Sometimes, too much technology can be a bad thing. Busy families struggle to coordinate schedules among all the devices they have using Microsoft Outlook, Web calendars and a multitude of apps. Yet, no single program unites all of these calendars in one place.
This week, I tested something that attempts to do just that. I’ve been using Skedi, a $10 app for the iPhone and iPod touch made by Rodax Software. It imports third-party calendars, lets family members create activities to which they invite or delegate one another (or other people, like a baby sitter) and it syncs Skedi events back to other programs, like Google Calendar. The best feature of Skedi is that it displays family members’ availability, much like Microsoft Outlook, so a person can see when others are free or busy.
As dreamy as this app sounds, it needs work. It’s only accessible on the iPhone and iPod touch and won’t work with Microsoft Outlook calendars. It also needs more adjustable settings. Future iterations will make it more accessible via other devices as well as the Web, according to Rodax. An Android app is planned for this year and an iPad app is expected this year or early 2012.
Over the past two weeks, I’ve come to really appreciate the value of an app like Skedi. My husband has been at a conference in California and I’ve made several attempts to make plans with friends for when he returns. One by one, I’ve had to cancel a Friday night dinner, a Saturday night concert and an attempted Sunday night rescheduled dinner because I made the mistake of thinking that no news of plans meant he had no plans.
Unfortunately, my husband couldn’t step away from the conference to test Skedi with me. (I tested it with a colleague.) This brings up another matter: Scheduling is a participation sport. The more people who use a scheduling app, the more useful it’ll be.
Skedi gives different people different permissions. Kids aren’t required or even asked to respond to an event, which is fine for younger kids whose parents plan their schedules. (The term “parents” can be used loosely; a grandparent or friend can be added as a “parent.”) One prompt encouraged me to add a car in the “kid” section so it was automatically reserved for an activity.
Left to right: The Skedi app lets you create an event, respond to the event and see when family is busy.
To set up Skedi, I created an account using my email and a password, and then followed prompts to add other parents, kids, baby sitters and friends to the account using their names and emails. People who are invited to Skedi get an email with a link that walks them through setting up an account. But they’ll each have to buy the app for their devices if they want to use it. The Rodax Software website suggests using Apple’s workaround for this: signing into each device with the Apple ID originally used to buy the app, but this can be a pain.
After adding people, I was prompted to add my calendars, though only calendars that follow an Internet standard called CalDAV will work. These include the Apple Calendar and MobileMe, Google Calendar, Yahoo and AOL. I added Google Calendar by entering my Google account email and password. In the final setup step, I told Skedi to use my Google Calendar as the default calendar for adding events.
Once setup is complete, Skedi doesn’t let users add or remove people from accounts.

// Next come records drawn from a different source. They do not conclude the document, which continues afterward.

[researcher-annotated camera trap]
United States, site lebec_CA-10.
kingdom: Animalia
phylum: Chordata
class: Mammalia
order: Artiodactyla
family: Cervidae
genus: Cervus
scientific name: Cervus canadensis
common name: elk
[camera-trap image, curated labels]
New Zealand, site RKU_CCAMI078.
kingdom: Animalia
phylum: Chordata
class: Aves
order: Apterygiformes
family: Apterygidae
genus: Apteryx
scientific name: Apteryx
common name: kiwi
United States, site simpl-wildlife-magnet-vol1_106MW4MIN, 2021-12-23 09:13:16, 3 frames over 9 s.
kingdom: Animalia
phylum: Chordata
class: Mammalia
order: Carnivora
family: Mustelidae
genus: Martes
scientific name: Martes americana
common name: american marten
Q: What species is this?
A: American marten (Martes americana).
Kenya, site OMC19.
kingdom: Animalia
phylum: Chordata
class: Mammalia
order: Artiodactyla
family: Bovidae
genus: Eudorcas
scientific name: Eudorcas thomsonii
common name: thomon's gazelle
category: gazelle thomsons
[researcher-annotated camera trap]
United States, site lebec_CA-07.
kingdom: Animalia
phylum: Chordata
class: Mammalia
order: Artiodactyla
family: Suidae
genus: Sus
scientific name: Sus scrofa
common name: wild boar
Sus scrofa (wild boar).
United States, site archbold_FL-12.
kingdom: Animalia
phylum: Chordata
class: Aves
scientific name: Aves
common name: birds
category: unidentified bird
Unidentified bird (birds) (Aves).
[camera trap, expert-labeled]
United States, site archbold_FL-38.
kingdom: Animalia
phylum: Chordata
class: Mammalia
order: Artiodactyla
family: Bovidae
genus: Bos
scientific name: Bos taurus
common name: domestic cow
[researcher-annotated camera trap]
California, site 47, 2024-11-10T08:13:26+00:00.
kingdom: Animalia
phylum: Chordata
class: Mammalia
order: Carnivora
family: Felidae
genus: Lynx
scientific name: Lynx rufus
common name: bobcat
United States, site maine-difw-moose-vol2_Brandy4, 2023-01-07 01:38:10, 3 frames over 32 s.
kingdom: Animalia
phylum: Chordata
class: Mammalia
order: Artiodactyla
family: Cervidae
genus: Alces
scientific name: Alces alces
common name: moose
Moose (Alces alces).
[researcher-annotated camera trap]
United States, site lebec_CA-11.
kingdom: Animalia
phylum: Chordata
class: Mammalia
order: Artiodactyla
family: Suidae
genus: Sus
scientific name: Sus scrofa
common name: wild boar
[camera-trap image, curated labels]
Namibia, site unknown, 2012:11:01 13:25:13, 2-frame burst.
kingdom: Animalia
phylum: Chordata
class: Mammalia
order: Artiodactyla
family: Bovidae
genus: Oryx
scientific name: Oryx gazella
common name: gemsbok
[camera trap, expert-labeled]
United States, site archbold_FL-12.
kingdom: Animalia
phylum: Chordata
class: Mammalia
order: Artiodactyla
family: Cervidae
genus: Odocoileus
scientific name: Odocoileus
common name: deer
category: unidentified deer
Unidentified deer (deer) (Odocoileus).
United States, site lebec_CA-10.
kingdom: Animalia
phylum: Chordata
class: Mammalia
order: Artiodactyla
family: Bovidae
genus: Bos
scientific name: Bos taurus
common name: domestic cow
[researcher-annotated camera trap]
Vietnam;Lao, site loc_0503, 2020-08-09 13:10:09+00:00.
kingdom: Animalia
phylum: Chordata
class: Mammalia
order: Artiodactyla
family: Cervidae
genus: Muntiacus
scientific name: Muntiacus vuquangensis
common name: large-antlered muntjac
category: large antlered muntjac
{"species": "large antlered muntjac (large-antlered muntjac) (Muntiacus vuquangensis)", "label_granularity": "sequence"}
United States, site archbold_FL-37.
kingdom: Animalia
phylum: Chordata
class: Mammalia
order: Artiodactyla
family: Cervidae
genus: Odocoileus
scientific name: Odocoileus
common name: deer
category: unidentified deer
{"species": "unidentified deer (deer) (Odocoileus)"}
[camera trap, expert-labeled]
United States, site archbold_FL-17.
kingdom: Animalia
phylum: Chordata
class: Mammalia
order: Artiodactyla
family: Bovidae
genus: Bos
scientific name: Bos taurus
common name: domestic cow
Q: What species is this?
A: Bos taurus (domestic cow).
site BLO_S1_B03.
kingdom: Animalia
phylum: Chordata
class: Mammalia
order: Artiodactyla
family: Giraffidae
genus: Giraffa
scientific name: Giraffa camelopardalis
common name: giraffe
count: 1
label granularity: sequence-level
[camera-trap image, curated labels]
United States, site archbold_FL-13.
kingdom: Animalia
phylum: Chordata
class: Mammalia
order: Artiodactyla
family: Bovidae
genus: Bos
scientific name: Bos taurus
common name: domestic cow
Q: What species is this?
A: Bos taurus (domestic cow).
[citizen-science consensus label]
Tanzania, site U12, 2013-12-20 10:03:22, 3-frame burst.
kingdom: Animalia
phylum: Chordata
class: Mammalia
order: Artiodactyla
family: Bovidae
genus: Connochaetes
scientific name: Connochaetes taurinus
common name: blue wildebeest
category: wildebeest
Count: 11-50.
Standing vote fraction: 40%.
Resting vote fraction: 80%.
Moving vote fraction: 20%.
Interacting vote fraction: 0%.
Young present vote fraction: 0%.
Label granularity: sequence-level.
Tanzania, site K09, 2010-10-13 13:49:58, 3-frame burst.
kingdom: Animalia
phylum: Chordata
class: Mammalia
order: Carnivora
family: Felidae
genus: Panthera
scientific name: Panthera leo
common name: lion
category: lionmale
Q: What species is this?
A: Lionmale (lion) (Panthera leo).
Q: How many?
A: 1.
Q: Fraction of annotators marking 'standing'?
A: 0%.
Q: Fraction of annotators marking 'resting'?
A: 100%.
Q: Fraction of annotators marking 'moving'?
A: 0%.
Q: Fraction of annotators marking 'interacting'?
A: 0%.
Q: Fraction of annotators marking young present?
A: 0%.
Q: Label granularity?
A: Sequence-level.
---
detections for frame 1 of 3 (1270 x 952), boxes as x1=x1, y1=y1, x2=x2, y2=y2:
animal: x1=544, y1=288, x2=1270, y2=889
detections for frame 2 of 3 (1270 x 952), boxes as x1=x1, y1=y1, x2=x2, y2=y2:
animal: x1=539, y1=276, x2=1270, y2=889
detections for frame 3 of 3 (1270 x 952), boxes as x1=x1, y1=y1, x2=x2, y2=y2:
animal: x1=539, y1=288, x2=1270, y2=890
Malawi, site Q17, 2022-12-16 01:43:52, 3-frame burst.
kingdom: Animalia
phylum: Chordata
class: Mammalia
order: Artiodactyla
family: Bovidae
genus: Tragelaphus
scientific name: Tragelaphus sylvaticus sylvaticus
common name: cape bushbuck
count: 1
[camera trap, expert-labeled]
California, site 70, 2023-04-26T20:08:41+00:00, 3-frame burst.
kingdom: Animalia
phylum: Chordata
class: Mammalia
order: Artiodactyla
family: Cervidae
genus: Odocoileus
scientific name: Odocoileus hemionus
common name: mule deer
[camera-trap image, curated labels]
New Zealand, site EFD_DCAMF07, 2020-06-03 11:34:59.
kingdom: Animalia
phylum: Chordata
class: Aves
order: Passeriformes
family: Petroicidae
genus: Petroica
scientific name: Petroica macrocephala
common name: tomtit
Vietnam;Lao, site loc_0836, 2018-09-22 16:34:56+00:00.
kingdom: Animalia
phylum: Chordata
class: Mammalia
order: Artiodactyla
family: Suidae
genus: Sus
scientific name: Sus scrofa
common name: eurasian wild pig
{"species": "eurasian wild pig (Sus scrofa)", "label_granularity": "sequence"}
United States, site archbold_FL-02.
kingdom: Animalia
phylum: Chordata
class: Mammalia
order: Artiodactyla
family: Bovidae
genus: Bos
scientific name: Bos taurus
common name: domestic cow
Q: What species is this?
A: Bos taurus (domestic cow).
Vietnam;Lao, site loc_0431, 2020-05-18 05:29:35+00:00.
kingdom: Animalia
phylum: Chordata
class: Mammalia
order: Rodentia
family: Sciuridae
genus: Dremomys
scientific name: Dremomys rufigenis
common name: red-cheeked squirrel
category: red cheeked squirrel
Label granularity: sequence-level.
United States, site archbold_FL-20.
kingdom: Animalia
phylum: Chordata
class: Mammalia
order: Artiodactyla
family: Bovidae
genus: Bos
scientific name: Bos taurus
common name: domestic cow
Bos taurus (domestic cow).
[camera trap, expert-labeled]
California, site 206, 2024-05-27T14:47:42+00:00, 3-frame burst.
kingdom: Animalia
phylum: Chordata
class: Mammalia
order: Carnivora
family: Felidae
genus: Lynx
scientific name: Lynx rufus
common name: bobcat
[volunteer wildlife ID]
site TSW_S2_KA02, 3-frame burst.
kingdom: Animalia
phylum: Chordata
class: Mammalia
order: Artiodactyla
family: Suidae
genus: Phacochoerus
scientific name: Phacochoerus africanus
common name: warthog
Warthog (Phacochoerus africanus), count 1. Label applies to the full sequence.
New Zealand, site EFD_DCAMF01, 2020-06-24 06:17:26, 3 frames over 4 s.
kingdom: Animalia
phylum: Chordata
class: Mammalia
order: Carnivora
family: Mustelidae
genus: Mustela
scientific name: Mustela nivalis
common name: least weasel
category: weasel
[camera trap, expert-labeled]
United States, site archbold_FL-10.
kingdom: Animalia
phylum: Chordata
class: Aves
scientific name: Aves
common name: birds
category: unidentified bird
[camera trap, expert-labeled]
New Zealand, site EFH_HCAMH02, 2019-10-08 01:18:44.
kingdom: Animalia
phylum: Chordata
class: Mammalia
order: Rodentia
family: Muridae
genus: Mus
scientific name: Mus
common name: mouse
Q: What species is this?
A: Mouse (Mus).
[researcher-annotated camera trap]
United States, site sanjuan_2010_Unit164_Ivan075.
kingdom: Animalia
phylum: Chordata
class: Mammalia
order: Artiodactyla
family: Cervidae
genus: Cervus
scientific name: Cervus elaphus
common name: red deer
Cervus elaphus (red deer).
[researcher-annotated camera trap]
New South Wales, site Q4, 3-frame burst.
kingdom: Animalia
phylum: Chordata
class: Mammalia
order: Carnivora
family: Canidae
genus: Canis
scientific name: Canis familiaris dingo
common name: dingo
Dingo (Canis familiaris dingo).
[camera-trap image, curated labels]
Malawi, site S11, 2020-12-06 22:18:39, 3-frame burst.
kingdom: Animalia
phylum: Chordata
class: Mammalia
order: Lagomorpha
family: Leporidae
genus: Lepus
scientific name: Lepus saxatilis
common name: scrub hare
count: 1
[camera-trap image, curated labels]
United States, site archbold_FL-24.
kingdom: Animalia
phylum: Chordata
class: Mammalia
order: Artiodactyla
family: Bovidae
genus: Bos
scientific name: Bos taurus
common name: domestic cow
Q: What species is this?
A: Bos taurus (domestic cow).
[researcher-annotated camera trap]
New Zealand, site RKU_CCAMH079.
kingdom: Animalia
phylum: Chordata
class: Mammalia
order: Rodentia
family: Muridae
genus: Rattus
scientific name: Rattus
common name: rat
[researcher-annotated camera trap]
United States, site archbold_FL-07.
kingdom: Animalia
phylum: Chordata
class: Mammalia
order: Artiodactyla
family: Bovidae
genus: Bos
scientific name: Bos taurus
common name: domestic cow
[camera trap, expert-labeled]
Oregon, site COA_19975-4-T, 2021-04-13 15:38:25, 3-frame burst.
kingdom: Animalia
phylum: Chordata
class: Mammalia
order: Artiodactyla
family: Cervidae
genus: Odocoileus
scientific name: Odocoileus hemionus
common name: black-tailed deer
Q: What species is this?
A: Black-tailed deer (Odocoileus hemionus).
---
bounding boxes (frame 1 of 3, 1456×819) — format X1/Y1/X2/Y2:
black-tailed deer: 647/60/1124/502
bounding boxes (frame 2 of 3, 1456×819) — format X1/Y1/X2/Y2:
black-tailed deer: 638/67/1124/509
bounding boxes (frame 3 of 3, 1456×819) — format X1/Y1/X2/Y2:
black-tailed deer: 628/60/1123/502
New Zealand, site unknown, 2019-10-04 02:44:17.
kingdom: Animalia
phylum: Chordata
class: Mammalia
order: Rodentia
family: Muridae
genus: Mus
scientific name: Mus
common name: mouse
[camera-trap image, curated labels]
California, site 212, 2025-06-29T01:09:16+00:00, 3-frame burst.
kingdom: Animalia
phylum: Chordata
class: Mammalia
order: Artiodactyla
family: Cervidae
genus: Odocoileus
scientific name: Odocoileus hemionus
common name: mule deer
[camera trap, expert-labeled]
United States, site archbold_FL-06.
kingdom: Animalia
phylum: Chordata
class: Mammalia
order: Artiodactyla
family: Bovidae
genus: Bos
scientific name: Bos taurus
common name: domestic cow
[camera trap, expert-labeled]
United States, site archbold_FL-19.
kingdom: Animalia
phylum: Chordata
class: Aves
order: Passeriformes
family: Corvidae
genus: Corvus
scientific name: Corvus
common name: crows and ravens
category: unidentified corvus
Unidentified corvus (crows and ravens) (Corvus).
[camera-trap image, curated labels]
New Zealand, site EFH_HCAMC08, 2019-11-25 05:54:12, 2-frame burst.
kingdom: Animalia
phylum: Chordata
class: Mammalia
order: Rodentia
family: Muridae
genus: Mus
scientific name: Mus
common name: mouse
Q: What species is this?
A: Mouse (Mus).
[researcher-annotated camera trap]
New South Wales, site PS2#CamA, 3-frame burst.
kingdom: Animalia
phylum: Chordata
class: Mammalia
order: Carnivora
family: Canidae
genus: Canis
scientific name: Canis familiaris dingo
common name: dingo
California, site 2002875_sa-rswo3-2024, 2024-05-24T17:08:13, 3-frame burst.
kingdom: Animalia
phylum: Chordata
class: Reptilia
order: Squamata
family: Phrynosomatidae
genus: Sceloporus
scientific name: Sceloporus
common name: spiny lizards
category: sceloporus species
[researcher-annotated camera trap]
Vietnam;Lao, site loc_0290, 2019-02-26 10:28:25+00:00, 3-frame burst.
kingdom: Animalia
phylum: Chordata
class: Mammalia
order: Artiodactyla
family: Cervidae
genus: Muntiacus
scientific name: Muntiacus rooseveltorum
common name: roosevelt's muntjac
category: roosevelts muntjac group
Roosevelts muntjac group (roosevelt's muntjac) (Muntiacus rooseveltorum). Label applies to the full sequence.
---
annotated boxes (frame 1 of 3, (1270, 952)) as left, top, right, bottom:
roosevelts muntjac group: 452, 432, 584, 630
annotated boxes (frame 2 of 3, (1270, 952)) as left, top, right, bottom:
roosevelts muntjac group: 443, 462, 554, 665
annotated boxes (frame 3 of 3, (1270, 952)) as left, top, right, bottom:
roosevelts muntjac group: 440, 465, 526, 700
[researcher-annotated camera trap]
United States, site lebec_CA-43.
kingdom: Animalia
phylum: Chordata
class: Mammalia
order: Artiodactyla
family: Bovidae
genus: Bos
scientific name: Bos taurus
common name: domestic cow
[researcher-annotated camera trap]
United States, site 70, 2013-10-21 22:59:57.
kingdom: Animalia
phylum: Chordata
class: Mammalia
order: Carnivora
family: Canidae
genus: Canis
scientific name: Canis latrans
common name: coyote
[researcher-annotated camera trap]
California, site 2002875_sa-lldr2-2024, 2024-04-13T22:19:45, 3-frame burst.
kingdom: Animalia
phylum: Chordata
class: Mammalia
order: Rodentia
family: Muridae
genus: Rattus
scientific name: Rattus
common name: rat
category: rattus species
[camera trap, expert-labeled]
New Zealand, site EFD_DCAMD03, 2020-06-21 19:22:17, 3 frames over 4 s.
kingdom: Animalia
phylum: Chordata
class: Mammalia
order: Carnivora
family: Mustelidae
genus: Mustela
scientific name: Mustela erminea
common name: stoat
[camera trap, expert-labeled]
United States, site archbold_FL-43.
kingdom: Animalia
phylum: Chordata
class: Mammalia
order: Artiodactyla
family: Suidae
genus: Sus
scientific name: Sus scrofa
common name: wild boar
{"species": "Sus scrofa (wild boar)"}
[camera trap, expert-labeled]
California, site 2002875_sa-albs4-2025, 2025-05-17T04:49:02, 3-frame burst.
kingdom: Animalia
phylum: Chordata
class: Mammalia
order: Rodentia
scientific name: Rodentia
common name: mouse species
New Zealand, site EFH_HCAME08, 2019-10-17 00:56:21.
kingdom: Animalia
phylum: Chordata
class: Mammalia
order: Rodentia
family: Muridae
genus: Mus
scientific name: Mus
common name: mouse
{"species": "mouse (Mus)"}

Rodax’s president and founder, John Boyer, said that fixes over the next two weeks would enable making these and other changes to calendars.
Skedi looks a lot like iCal on the iPhone, including “+” icons in the top of the screen that add events. Skedi is divided into three sections: Family Calendar, My Calendar and Notifications. Family Calendar shows an overall view of each person in the account, and color-shading—blue for parents, tan for kids and brown for baby sitters—on calendar dates represents when people are busy.
If someone in your Skedi account imports a calendar to his or her account, like her work calendar, appointments on that calendar are represented with the colored shading but are marked as Private. This lets family members know the times aren’t free but prevents them from seeing the details of that work calendar.
I created events by giving them titles, adding a location, specifying the start and end times, designating a person in charge and selecting the people in my Skedi account who I wanted to join. Skedi checks each person’s availability so I know who’s busy or free. Even if a person is busy, Skedi still lets me add them to the event.
The Notifications section tells you if someone has invited you to an event, delegated you in an event or canceled an event. Alas, these alerts are only accessible through the app, though Mr. Boyer said email alerts will be available in the next two weeks.
Back at my computer, I opened Google Calendar on my Web browser and saw events other people in my account and I had added using Skedi. A “booked by Skedi” note beside each event clued me in on how these events were added. This is especially helpful for people who add events on the go and forget they did it.
The current iteration of Skedi has too many kinks in it, and the app will be much more useful when it’s accessible by means other than the iPhone and iPod touch. Still, the idea of saving time by automatically showing family members’ availability is a big plus.